Modeling cycles in time series data is important for understanding human health, but it is challenging because cycle starts are rarely labeled. Here we present CyHMMs, which take as input a multivariate time series for each individual in a population, infer what latent cycle state an individual is in at each timestep, and use this inferred state to recover fundamental cycle characteristics. Evaluating our method on both simulated data and two real-world datasets with ground-truth information on cycle states, we find CyHMMs infer the true cycle length more accurately than do baselines. CyHMMs can also infer cycle characteristics that baselines cannot: we show they can infer how each observed feature changes over the course of the cycle, accurately recover the most variable features, and find clusters of individuals with distinct cycle patterns. While we evaluated CyHMMs on datasets in which cycle starts are known in order to validate our method, they are designed to be applied to datasets on which cycle starts are unknown: for example, sentiment in individual Twitter feeds.

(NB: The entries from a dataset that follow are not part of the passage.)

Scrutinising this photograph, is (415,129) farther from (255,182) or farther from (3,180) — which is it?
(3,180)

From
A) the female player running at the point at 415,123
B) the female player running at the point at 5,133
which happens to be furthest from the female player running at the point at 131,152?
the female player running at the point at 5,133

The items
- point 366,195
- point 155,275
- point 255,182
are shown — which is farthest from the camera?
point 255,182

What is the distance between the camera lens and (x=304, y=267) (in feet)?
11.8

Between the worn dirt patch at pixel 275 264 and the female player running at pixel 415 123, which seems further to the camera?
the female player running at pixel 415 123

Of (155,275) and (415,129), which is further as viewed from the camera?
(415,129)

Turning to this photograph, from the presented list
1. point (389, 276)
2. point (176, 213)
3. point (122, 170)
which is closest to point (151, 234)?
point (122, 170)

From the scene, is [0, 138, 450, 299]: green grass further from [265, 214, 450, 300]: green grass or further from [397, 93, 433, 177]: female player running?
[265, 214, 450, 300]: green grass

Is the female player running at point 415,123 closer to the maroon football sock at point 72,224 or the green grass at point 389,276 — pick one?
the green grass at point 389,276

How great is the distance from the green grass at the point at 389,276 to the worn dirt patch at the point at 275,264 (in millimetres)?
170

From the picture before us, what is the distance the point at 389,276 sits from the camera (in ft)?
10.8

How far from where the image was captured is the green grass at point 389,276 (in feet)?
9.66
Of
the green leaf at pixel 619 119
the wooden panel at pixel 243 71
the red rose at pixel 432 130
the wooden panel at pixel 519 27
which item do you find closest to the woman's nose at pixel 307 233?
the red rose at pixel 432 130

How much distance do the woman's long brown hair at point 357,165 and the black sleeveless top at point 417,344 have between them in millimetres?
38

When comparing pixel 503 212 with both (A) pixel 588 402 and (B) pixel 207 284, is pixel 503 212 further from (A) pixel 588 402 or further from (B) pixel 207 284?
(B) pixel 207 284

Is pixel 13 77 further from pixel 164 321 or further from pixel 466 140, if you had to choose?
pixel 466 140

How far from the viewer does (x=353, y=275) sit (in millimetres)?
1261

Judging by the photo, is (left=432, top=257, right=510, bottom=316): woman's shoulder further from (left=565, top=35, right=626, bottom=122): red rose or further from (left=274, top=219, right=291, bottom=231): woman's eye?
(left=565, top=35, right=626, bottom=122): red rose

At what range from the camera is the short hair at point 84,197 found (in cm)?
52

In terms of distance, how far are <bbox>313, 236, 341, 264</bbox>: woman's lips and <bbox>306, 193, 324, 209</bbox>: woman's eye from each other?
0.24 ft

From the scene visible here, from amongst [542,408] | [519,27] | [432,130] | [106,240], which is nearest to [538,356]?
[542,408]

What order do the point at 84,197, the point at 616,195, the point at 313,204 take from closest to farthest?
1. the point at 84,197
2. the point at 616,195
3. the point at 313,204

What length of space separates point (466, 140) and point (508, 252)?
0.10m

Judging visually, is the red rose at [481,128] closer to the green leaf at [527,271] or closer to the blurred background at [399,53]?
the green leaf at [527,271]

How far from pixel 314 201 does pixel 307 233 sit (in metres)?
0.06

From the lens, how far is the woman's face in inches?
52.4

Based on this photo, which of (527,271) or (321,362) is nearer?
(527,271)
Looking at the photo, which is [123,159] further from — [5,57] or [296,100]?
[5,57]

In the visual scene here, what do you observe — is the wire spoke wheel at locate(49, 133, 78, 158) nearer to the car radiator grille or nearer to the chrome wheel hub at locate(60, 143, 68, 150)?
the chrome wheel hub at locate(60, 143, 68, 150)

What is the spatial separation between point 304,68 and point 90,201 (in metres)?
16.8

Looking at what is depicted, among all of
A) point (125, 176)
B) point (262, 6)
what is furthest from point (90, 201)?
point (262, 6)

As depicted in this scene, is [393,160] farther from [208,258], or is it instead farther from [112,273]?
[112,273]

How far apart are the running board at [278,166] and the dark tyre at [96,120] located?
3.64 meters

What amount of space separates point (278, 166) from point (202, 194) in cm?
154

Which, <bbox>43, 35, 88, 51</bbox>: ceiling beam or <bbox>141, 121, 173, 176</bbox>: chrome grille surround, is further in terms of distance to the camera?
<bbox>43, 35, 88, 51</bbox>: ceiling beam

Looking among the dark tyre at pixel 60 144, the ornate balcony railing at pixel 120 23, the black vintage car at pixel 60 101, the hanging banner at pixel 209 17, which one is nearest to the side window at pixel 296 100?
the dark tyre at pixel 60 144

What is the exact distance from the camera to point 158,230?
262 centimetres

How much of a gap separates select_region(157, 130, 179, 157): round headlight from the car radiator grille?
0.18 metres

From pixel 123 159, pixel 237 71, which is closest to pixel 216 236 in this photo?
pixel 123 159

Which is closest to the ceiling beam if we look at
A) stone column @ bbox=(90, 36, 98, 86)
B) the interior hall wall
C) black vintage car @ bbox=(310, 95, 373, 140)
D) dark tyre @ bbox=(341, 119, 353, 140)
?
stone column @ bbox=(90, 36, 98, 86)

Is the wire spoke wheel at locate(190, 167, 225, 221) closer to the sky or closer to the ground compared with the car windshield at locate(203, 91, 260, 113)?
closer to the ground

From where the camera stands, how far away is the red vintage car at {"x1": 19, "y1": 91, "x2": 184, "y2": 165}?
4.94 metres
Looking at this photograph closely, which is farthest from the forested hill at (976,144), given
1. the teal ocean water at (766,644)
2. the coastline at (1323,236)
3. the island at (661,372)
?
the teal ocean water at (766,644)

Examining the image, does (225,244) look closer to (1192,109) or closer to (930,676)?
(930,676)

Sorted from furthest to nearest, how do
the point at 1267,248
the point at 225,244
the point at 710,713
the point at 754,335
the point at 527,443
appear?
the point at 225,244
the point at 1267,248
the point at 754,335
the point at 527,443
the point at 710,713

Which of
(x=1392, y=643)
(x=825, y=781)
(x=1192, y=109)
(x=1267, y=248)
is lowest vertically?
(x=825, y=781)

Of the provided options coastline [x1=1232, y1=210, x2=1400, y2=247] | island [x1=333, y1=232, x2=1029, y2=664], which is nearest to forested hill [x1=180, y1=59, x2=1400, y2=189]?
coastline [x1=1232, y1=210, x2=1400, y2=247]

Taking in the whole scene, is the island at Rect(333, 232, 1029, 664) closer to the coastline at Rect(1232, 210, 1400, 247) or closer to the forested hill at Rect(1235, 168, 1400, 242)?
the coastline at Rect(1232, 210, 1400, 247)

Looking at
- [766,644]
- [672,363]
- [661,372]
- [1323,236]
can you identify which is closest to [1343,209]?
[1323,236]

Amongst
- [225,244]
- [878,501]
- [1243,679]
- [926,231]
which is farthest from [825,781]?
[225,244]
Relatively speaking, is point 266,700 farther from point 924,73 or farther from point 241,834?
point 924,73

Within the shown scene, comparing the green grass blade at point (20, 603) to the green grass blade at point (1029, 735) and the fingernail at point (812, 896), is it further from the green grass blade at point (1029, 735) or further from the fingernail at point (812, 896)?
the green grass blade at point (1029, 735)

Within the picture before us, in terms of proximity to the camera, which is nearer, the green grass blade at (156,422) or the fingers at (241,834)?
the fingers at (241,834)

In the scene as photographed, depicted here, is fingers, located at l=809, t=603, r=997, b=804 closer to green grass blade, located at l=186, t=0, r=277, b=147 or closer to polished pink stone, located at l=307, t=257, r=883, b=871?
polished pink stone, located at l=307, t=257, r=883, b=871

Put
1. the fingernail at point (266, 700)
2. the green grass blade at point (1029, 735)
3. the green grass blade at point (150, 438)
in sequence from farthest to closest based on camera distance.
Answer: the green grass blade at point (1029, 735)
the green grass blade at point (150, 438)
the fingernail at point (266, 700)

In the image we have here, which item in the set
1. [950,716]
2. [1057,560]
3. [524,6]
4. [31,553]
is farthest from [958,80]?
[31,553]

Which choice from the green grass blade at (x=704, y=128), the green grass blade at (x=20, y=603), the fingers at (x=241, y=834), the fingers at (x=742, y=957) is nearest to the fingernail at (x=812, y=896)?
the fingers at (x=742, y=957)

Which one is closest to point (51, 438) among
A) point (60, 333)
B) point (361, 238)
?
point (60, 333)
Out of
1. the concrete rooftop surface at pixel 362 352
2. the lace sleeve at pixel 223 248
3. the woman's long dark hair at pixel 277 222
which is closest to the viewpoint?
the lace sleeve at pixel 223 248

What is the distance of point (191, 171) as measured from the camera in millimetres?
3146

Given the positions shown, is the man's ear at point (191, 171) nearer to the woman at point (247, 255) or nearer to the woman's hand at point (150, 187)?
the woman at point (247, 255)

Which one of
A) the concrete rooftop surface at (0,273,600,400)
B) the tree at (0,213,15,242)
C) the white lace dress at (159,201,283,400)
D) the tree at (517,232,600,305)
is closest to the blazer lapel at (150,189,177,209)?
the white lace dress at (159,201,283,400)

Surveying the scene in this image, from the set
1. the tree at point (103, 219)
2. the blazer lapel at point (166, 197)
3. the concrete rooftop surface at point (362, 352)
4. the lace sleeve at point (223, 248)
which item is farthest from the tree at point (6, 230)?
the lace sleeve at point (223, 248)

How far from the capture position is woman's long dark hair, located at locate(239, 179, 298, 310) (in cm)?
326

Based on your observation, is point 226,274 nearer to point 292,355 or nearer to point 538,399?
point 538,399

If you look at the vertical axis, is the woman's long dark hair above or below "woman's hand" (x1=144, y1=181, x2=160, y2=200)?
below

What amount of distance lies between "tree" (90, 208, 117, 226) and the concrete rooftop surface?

CyHMMs assume that observed data is generated by a single latent state that progresses cyclically. Future work could attempt to relax this assumption while retaining the interpretability it provides. Natural extensions to the CyHMM model might retain its core idea of a cyclic latent state while increasing the model’s expressive power: for example, by using a multidimensional hidden state as factorial HMMs [24] or LSTMs [31] do, with some cyclic and some unconstrained dimensions. A multidimensional hidden state could capture data that includes multiple cycles, or both a cycle and a time trend. These extensions flow from the fact that CyHMMs, by using a generative model with hidden state, provide a natural and flexible way to model cycles fundamental to human health.